BiaPy Speed up prediction by chunks

We need to rethink how the final prediction is reconstructed using inference by chunks, as right now we are using so much disk (and time) with the mask that needs to be divided to take into account the overlap/padding as here.

Jul 10 '24 09:07 danifranco

Hi @danifranco, I hope you are doing well, I will look at this issue next week and send an associated PR!

Mar 21 '25 09:03 ClementCaporal

Hi @ClementCaporal, glad to hear from you! I was planning to change how the inference is done too and speed up the process by incorporating a Pytorch generator. What do you think if I first modify that and then you try to rethink this disk related problem?

Mar 21 '25 09:03 danifranco

It depends if the inference with the pytorch generator really change this cropping part (I suppose not?)? If yes, I better wait!

https://github.com/BiaPyX/BiaPy/blob/f872e1fd74fe55b66c694ef0289bb07495265c5f/biapy/engine/base_workflow.py#L1127

And for the inference structure, how do you think it will compare with: https://thejacksonlaboratory.github.io/zarrdataset/examples/advanced_example_pytorch_inference.html ?

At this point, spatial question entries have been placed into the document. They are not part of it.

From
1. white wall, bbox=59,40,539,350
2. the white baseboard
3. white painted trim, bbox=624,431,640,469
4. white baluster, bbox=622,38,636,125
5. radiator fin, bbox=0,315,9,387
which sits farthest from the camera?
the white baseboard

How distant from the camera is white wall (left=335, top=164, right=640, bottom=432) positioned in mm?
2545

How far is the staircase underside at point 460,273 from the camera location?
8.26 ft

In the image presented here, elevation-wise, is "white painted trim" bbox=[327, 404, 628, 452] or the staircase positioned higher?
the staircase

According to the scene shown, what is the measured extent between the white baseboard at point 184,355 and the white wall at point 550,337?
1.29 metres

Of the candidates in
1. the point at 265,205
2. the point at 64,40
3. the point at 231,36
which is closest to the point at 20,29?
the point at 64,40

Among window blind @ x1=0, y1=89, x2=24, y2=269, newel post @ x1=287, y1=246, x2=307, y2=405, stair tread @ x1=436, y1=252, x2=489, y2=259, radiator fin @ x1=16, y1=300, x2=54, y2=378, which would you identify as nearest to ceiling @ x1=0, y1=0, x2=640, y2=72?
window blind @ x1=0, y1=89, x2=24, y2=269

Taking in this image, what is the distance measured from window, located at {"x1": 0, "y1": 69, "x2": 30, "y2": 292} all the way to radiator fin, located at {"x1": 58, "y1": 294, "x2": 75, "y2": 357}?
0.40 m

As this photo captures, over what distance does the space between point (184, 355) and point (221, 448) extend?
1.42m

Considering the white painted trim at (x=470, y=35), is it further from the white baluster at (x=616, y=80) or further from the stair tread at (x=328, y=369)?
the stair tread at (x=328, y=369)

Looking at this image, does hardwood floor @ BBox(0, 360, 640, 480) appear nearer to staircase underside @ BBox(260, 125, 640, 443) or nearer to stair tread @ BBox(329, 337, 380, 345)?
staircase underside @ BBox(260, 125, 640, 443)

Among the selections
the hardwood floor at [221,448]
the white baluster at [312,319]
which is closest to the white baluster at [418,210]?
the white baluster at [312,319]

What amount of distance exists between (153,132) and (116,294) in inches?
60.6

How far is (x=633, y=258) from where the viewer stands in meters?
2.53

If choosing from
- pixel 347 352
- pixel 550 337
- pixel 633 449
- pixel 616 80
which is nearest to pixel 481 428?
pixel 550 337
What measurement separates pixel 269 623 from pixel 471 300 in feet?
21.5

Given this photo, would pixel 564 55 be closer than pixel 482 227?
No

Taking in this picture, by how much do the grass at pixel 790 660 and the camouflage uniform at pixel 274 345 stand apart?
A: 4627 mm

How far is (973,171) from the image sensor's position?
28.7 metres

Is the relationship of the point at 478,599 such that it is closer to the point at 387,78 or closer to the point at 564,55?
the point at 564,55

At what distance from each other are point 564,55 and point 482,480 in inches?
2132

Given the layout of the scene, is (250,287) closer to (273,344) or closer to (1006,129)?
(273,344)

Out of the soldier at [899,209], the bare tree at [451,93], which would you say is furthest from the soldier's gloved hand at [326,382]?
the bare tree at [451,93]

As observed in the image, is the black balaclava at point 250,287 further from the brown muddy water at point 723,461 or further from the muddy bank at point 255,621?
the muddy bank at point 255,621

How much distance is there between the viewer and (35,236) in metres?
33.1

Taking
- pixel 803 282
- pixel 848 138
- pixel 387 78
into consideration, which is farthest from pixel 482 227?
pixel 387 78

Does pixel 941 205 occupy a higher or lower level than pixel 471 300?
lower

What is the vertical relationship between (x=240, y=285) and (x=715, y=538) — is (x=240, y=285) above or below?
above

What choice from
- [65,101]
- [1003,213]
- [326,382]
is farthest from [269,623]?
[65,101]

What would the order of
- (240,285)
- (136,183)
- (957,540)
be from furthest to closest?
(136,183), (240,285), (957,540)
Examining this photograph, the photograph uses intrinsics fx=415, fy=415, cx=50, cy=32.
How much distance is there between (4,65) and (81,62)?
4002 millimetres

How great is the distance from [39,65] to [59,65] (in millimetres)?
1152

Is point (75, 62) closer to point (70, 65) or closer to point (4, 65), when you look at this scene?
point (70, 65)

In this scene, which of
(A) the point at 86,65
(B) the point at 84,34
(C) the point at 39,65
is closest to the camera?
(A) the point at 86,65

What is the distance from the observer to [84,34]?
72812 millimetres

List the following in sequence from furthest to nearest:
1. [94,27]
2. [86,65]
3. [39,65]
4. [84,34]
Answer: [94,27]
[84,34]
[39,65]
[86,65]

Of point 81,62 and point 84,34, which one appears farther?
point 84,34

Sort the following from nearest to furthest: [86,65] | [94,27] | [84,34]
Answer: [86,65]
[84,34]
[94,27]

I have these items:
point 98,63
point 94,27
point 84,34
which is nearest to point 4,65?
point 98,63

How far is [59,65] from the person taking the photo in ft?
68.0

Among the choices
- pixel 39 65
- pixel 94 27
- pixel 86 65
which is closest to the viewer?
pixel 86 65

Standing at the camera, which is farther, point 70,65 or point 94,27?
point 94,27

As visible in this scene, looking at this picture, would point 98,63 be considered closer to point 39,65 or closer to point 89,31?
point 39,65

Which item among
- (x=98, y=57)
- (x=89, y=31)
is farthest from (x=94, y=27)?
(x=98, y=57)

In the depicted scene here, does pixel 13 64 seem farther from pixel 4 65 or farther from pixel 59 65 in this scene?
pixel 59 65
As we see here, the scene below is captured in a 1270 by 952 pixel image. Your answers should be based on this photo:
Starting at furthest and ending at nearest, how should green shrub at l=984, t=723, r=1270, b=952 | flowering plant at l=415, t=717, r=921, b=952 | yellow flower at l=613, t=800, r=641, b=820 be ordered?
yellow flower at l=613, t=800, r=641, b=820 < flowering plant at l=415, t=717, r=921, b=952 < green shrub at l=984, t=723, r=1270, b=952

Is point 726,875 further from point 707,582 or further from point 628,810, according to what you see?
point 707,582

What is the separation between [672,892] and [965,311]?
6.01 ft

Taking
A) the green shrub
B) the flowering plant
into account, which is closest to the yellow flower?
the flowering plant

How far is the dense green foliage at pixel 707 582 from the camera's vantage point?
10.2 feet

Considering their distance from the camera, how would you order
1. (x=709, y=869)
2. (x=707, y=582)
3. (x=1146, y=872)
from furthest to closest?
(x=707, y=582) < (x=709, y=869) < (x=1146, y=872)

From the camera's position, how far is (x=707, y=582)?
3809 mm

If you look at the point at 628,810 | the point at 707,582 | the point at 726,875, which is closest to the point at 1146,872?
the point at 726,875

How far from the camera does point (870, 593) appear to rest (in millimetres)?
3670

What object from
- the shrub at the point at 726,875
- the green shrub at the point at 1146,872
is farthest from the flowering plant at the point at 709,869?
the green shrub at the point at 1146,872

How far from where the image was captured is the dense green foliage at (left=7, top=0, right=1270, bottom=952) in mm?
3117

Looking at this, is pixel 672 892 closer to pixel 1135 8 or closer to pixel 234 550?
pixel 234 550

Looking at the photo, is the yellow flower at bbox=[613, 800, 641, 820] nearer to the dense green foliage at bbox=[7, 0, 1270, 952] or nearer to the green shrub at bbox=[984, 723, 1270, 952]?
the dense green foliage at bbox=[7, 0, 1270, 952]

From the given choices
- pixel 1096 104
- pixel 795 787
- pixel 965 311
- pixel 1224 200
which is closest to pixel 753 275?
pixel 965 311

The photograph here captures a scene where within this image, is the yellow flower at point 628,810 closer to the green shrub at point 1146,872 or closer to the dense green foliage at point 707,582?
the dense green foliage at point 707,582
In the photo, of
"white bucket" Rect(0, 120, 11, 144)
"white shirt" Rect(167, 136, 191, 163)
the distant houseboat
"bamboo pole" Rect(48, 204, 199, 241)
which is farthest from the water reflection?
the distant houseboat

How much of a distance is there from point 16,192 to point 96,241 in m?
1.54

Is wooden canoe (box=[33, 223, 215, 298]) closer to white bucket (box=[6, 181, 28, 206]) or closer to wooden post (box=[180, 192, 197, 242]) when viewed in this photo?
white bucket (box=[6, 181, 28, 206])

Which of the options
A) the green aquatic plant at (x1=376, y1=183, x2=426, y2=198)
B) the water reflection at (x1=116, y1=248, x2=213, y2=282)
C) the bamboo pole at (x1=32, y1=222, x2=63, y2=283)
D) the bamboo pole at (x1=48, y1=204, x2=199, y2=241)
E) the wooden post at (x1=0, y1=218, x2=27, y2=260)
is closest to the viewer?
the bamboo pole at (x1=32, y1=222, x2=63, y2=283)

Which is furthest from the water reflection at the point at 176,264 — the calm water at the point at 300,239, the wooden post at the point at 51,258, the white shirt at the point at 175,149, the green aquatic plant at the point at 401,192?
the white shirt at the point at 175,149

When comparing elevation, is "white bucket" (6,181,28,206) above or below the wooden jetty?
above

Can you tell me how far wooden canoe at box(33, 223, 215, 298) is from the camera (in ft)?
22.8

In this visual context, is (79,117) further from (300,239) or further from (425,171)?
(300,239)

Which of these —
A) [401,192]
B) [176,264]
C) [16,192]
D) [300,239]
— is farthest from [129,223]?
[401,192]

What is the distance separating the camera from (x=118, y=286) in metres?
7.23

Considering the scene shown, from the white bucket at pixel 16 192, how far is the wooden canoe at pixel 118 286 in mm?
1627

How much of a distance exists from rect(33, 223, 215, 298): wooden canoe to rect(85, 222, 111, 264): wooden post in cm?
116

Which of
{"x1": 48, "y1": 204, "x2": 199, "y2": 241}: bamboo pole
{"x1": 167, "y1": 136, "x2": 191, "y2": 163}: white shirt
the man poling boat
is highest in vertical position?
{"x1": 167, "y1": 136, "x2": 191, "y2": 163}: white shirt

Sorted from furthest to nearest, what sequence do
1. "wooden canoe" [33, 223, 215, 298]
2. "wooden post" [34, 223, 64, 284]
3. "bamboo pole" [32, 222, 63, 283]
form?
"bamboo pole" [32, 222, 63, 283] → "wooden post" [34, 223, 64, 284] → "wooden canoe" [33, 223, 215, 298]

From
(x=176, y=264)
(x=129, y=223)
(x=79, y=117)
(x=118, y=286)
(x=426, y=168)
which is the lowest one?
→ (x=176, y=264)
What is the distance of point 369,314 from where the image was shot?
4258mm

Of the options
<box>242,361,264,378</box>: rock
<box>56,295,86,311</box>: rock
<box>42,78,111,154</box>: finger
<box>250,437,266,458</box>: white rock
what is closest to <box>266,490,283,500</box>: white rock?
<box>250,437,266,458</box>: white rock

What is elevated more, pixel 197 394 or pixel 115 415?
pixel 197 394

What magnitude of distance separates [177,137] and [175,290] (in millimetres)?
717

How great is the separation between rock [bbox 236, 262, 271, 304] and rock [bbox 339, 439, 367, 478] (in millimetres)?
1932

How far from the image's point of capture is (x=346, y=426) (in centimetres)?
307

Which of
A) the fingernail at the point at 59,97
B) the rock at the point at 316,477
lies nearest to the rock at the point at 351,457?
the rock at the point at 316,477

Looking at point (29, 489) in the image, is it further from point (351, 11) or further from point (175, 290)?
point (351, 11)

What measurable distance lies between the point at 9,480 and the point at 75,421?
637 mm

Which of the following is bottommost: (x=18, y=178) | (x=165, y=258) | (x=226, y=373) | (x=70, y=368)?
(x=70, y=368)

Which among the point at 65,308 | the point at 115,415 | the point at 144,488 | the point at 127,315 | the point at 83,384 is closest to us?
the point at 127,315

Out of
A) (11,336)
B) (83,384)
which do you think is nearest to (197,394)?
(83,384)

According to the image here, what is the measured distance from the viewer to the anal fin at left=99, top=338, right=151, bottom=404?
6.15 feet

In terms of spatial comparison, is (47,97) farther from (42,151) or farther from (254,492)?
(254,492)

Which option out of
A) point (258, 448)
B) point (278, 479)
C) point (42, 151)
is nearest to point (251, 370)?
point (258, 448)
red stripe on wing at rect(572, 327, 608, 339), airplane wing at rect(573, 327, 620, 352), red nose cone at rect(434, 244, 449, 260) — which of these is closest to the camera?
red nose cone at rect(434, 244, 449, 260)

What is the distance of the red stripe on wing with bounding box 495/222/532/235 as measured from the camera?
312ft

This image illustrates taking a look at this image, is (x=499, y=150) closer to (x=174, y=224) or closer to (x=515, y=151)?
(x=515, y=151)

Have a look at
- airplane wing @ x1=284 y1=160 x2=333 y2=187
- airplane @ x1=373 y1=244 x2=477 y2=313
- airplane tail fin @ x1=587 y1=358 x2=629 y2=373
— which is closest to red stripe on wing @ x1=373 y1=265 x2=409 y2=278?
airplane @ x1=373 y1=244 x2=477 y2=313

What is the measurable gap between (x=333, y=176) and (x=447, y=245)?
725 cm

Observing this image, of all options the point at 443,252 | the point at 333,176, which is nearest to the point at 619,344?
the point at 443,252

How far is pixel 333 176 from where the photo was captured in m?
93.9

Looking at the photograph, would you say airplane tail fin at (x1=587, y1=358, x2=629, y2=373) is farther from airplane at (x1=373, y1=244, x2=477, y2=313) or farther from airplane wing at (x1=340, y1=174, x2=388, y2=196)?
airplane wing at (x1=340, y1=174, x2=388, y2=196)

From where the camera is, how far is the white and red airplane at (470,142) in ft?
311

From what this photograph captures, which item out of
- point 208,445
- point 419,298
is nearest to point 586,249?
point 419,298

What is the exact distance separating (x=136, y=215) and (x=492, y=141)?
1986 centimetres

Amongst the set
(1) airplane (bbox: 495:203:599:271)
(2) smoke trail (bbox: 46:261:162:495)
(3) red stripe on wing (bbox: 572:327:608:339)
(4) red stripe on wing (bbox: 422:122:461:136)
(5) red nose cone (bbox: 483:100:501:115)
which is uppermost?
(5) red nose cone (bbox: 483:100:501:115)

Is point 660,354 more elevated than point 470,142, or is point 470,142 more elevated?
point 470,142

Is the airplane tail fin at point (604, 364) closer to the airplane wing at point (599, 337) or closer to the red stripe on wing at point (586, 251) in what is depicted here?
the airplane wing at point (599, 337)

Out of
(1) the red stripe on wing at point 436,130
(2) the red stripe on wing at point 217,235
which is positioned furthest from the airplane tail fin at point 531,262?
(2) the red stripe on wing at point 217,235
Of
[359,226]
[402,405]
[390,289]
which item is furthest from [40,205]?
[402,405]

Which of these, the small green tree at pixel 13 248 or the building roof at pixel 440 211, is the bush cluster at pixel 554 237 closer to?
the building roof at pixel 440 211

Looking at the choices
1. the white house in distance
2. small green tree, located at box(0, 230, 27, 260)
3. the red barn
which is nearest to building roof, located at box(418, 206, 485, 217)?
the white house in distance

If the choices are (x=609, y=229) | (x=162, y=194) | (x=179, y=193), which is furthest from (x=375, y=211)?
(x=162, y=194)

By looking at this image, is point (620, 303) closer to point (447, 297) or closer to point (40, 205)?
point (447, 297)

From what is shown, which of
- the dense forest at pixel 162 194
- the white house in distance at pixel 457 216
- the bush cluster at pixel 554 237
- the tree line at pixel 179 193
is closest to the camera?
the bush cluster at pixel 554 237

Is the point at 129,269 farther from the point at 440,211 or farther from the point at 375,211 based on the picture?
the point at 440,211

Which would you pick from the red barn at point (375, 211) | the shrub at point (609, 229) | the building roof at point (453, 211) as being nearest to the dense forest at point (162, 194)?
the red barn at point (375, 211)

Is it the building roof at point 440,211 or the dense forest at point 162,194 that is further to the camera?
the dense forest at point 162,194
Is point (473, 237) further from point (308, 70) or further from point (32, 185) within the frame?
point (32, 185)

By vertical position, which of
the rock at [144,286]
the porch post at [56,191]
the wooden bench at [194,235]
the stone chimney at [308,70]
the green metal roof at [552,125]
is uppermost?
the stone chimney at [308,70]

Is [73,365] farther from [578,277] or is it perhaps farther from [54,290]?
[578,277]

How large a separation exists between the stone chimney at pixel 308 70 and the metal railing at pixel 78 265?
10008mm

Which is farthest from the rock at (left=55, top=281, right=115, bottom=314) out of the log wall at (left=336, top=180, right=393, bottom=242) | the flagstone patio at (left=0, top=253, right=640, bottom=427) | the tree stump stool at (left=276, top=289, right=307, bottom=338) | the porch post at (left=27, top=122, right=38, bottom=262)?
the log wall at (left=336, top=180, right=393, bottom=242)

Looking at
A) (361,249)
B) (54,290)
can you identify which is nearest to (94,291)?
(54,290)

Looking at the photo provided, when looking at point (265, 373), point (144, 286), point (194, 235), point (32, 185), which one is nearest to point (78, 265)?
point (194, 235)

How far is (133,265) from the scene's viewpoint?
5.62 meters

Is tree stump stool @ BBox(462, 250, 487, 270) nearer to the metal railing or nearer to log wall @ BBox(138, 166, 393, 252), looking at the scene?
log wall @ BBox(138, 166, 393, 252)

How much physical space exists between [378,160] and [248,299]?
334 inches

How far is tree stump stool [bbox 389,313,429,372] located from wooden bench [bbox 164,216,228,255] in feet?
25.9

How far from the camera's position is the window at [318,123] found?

Mar 21 '25 09:03 ClementCaporal

Yeah I think that will be changed too. I have an idea in mind: let me cook for two weeks or so and see if I can have a first version of the generator. Then we both can build upon, correcting bugs that may appear and including the zarrdataset to better handle Zarrs (not sure about this last as I would like to maintain H5 large file support too). What do you think?

Mar 21 '25 09:03 danifranco

Can't wait to taste what you've cooked! See you in two weeks

+1 to not drop .h5 support

Mar 21 '25 10:03 ClementCaporal

TLDR: This new way of doing the "by chunks" inference should be faster than the one we had plus it does not require a mask to make the division of the final Zarr.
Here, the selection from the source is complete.